» What is being asked
Print the data below exactly as it appears.

» Records

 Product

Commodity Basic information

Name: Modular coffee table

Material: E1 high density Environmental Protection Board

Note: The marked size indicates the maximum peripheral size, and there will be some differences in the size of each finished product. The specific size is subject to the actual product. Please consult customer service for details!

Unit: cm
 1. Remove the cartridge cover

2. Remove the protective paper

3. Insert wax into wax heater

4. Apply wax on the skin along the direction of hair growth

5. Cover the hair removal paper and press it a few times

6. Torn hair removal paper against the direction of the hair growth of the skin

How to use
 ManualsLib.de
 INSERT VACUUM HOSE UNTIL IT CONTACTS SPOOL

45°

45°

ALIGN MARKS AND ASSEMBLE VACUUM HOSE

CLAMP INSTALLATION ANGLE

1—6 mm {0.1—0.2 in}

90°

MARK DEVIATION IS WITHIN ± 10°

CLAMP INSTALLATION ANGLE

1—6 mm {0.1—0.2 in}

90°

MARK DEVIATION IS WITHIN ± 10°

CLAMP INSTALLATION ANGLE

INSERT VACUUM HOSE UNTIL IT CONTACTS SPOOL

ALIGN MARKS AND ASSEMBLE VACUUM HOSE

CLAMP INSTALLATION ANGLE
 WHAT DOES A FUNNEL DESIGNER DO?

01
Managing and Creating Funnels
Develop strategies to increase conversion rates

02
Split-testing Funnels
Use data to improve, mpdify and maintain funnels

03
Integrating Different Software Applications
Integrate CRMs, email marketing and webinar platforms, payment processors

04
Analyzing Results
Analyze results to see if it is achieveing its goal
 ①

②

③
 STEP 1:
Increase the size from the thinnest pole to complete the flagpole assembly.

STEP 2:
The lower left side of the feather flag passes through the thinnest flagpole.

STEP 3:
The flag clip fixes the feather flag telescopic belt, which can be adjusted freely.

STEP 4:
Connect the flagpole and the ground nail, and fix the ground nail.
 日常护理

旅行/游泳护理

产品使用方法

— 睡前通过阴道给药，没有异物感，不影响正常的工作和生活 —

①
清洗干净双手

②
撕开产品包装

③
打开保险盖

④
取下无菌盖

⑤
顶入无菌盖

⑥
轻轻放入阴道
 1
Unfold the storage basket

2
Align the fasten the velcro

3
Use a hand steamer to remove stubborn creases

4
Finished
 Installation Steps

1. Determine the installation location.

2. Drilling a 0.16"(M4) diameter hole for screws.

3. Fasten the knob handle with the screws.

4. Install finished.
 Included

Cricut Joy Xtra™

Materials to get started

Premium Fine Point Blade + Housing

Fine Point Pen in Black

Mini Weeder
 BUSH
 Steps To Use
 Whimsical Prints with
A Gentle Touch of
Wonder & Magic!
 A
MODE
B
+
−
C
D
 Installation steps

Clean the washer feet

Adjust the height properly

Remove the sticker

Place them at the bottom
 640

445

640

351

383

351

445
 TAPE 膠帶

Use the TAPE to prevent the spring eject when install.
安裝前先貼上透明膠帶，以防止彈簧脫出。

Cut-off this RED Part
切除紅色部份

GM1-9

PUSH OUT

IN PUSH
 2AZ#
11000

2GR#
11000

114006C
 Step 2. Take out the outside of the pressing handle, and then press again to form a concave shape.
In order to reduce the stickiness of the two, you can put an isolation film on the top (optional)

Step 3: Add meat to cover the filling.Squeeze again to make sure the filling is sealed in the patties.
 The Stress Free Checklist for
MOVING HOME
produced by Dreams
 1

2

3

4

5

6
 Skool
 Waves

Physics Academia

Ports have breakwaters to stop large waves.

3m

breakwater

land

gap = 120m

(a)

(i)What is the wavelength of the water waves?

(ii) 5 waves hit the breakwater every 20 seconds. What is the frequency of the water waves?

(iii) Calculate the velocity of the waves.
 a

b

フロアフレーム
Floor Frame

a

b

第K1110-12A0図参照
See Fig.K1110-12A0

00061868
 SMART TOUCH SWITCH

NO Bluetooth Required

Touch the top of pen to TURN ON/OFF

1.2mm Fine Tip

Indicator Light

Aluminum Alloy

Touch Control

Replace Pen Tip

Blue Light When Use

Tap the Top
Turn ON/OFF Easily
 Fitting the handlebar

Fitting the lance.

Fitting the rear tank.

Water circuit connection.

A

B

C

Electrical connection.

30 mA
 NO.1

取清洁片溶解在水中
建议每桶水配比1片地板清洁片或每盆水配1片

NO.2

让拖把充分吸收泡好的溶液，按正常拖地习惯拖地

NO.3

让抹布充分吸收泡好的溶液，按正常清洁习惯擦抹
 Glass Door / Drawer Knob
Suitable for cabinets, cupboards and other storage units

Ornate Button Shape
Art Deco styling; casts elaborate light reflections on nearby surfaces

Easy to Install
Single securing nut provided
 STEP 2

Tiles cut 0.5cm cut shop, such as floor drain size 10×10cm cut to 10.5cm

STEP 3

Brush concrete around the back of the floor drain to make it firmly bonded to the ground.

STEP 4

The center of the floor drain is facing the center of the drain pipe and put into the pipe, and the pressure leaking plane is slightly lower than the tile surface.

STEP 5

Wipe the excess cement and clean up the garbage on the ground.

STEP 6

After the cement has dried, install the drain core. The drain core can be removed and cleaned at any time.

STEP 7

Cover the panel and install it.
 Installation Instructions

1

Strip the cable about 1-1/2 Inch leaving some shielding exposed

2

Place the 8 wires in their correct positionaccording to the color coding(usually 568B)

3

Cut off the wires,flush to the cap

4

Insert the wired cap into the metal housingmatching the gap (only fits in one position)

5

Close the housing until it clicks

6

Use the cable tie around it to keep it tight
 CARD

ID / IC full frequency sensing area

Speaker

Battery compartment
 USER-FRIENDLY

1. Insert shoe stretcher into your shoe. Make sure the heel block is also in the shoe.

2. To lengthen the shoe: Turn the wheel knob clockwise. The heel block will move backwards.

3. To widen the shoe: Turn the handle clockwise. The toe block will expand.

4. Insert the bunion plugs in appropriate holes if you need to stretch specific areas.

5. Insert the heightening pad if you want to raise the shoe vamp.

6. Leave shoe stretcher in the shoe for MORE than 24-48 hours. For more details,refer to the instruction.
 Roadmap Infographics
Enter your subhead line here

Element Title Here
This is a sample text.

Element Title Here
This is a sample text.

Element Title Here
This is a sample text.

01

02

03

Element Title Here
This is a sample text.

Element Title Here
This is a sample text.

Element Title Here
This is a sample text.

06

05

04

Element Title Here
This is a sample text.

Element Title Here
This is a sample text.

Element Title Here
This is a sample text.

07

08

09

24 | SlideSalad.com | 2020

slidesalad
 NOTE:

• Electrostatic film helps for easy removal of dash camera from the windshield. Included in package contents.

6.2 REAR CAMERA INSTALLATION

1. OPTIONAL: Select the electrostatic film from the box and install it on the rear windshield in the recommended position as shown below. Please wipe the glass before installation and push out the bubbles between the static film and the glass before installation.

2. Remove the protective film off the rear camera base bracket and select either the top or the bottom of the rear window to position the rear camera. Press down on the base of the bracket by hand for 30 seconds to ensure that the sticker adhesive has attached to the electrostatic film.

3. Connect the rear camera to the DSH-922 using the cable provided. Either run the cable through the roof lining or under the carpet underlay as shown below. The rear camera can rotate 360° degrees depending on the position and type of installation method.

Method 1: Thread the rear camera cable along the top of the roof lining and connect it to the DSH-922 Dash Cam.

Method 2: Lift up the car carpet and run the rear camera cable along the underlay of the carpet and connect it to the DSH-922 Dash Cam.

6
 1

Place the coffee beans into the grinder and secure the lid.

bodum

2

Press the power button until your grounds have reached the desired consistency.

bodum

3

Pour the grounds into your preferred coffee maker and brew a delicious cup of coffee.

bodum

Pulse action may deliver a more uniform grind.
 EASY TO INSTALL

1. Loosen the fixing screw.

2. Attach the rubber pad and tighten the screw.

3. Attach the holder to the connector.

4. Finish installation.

» Output below
 Product

Commodity Basic information

Name: Modular coffee table

Material: E1 high density Environmental Protection Board

Note: The marked size indicates the maximum peripheral size, and there will be some differences in the size of each finished product. The specific size is subject to the actual product. Please consult customer service for details!

Unit: cm
 1. Remove the cartridge cover

2. Remove the protective paper

3. Insert wax into wax heater

4. Apply wax on the skin along the direction of hair growth

5. Cover the hair removal paper and press it a few times

6. Torn hair removal paper against the direction of the hair growth of the skin

How to use
 ManualsLib.de
 INSERT VACUUM HOSE UNTIL IT CONTACTS SPOOL

45°

45°

ALIGN MARKS AND ASSEMBLE VACUUM HOSE

CLAMP INSTALLATION ANGLE

1—6 mm {0.1—0.2 in}

90°

MARK DEVIATION IS WITHIN ± 10°

CLAMP INSTALLATION ANGLE

1—6 mm {0.1—0.2 in}

90°

MARK DEVIATION IS WITHIN ± 10°

CLAMP INSTALLATION ANGLE

INSERT VACUUM HOSE UNTIL IT CONTACTS SPOOL

ALIGN MARKS AND ASSEMBLE VACUUM HOSE

CLAMP INSTALLATION ANGLE
 WHAT DOES A FUNNEL DESIGNER DO?

01
Managing and Creating Funnels
Develop strategies to increase conversion rates

02
Split-testing Funnels
Use data to improve, mpdify and maintain funnels

03
Integrating Different Software Applications
Integrate CRMs, email marketing and webinar platforms, payment processors

04
Analyzing Results
Analyze results to see if it is achieveing its goal
 ①

②

③
 STEP 1:
Increase the size from the thinnest pole to complete the flagpole assembly.

STEP 2:
The lower left side of the feather flag passes through the thinnest flagpole.

STEP 3:
The flag clip fixes the feather flag telescopic belt, which can be adjusted freely.

STEP 4:
Connect the flagpole and the ground nail, and fix the ground nail.
 日常护理

旅行/游泳护理

产品使用方法

— 睡前通过阴道给药，没有异物感，不影响正常的工作和生活 —

①
清洗干净双手

②
撕开产品包装

③
打开保险盖

④
取下无菌盖

⑤
顶入无菌盖

⑥
轻轻放入阴道
 1
Unfold the storage basket

2
Align the fasten the velcro

3
Use a hand steamer to remove stubborn creases

4
Finished
 Installation Steps

1. Determine the installation location.

2. Drilling a 0.16"(M4) diameter hole for screws.

3. Fasten the knob handle with the screws.

4. Install finished.
 Included

Cricut Joy Xtra™

Materials to get started

Premium Fine Point Blade + Housing

Fine Point Pen in Black

Mini Weeder
 BUSH
 Steps To Use
 Whimsical Prints with
A Gentle Touch of
Wonder & Magic!
 A
MODE
B
+
−
C
D
 Installation steps

Clean the washer feet

Adjust the height properly

Remove the sticker

Place them at the bottom
 640

445

640

351

383

351

445
 TAPE 膠帶

Use the TAPE to prevent the spring eject when install.
安裝前先貼上透明膠帶，以防止彈簧脫出。

Cut-off this RED Part
切除紅色部份

GM1-9

PUSH OUT

IN PUSH
 2AZ#
11000

2GR#
11000

114006C
 Step 2. Take out the outside of the pressing handle, and then press again to form a concave shape.
In order to reduce the stickiness of the two, you can put an isolation film on the top (optional)

Step 3: Add meat to cover the filling.Squeeze again to make sure the filling is sealed in the patties.
 The Stress Free Checklist for
MOVING HOME
produced by Dreams
 1

2

3

4

5

6
 Skool
 Waves

Physics Academia

Ports have breakwaters to stop large waves.

3m

breakwater

land

gap = 120m

(a)

(i)What is the wavelength of the water waves?

(ii) 5 waves hit the breakwater every 20 seconds. What is the frequency of the water waves?

(iii) Calculate the velocity of the waves.
 a

b

フロアフレーム
Floor Frame

a

b

第K1110-12A0図参照
See Fig.K1110-12A0

00061868
 SMART TOUCH SWITCH

NO Bluetooth Required

Touch the top of pen to TURN ON/OFF

1.2mm Fine Tip

Indicator Light

Aluminum Alloy

Touch Control

Replace Pen Tip

Blue Light When Use

Tap the Top
Turn ON/OFF Easily
 Fitting the handlebar

Fitting the lance.

Fitting the rear tank.

Water circuit connection.

A

B

C

Electrical connection.

30 mA
 NO.1

取清洁片溶解在水中
建议每桶水配比1片地板清洁片或每盆水配1片

NO.2

让拖把充分吸收泡好的溶液，按正常拖地习惯拖地

NO.3

让抹布充分吸收泡好的溶液，按正常清洁习惯擦抹
 Glass Door / Drawer Knob
Suitable for cabinets, cupboards and other storage units

Ornate Button Shape
Art Deco styling; casts elaborate light reflections on nearby surfaces

Easy to Install
Single securing nut provided
 STEP 2

Tiles cut 0.5cm cut shop, such as floor drain size 10×10cm cut to 10.5cm

STEP 3

Brush concrete around the back of the floor drain to make it firmly bonded to the ground.

STEP 4

The center of the floor drain is facing the center of the drain pipe and put into the pipe, and the pressure leaking plane is slightly lower than the tile surface.

STEP 5

Wipe the excess cement and clean up the garbage on the ground.

STEP 6

After the cement has dried, install the drain core. The drain core can be removed and cleaned at any time.

STEP 7

Cover the panel and install it.
 Installation Instructions

1

Strip the cable about 1-1/2 Inch leaving some shielding exposed

2

Place the 8 wires in their correct positionaccording to the color coding(usually 568B)

3

Cut off the wires,flush to the cap

4

Insert the wired cap into the metal housingmatching the gap (only fits in one position)

5

Close the housing until it clicks

6

Use the cable tie around it to keep it tight
 CARD

ID / IC full frequency sensing area

Speaker

Battery compartment
 USER-FRIENDLY

1. Insert shoe stretcher into your shoe. Make sure the heel block is also in the shoe.

2. To lengthen the shoe: Turn the wheel knob clockwise. The heel block will move backwards.

3. To widen the shoe: Turn the handle clockwise. The toe block will expand.

4. Insert the bunion plugs in appropriate holes if you need to stretch specific areas.

5. Insert the heightening pad if you want to raise the shoe vamp.

6. Leave shoe stretcher in the shoe for MORE than 24-48 hours. For more details,refer to the instruction.
 Roadmap Infographics
Enter your subhead line here

Element Title Here
This is a sample text.

Element Title Here
This is a sample text.

Element Title Here
This is a sample text.

01

02

03

Element Title Here
This is a sample text.

Element Title Here
This is a sample text.

Element Title Here
This is a sample text.

06

05

04

Element Title Here
This is a sample text.

Element Title Here
This is a sample text.

Element Title Here
This is a sample text.

07

08

09

24 | SlideSalad.com | 2020

slidesalad
 NOTE:

• Electrostatic film helps for easy removal of dash camera from the windshield. Included in package contents.

6.2 REAR CAMERA INSTALLATION

1. OPTIONAL: Select the electrostatic film from the box and install it on the rear windshield in the recommended position as shown below. Please wipe the glass before installation and push out the bubbles between the static film and the glass before installation.

2. Remove the protective film off the rear camera base bracket and select either the top or the bottom of the rear window to position the rear camera. Press down on the base of the bracket by hand for 30 seconds to ensure that the sticker adhesive has attached to the electrostatic film.

3. Connect the rear camera to the DSH-922 using the cable provided. Either run the cable through the roof lining or under the carpet underlay as shown below. The rear camera can rotate 360° degrees depending on the position and type of installation method.

Method 1: Thread the rear camera cable along the top of the roof lining and connect it to the DSH-922 Dash Cam.

Method 2: Lift up the car carpet and run the rear camera cable along the underlay of the carpet and connect it to the DSH-922 Dash Cam.

6
 1

Place the coffee beans into the grinder and secure the lid.

bodum

2

Press the power button until your grounds have reached the desired consistency.

bodum

3

Pour the grounds into your preferred coffee maker and brew a delicious cup of coffee.

bodum

Pulse action may deliver a more uniform grind.
 EASY TO INSTALL

1. Loosen the fixing screw.

2. Attach the rubber pad and tighten the screw.

3. Attach the holder to the connector.

4. Finish installation.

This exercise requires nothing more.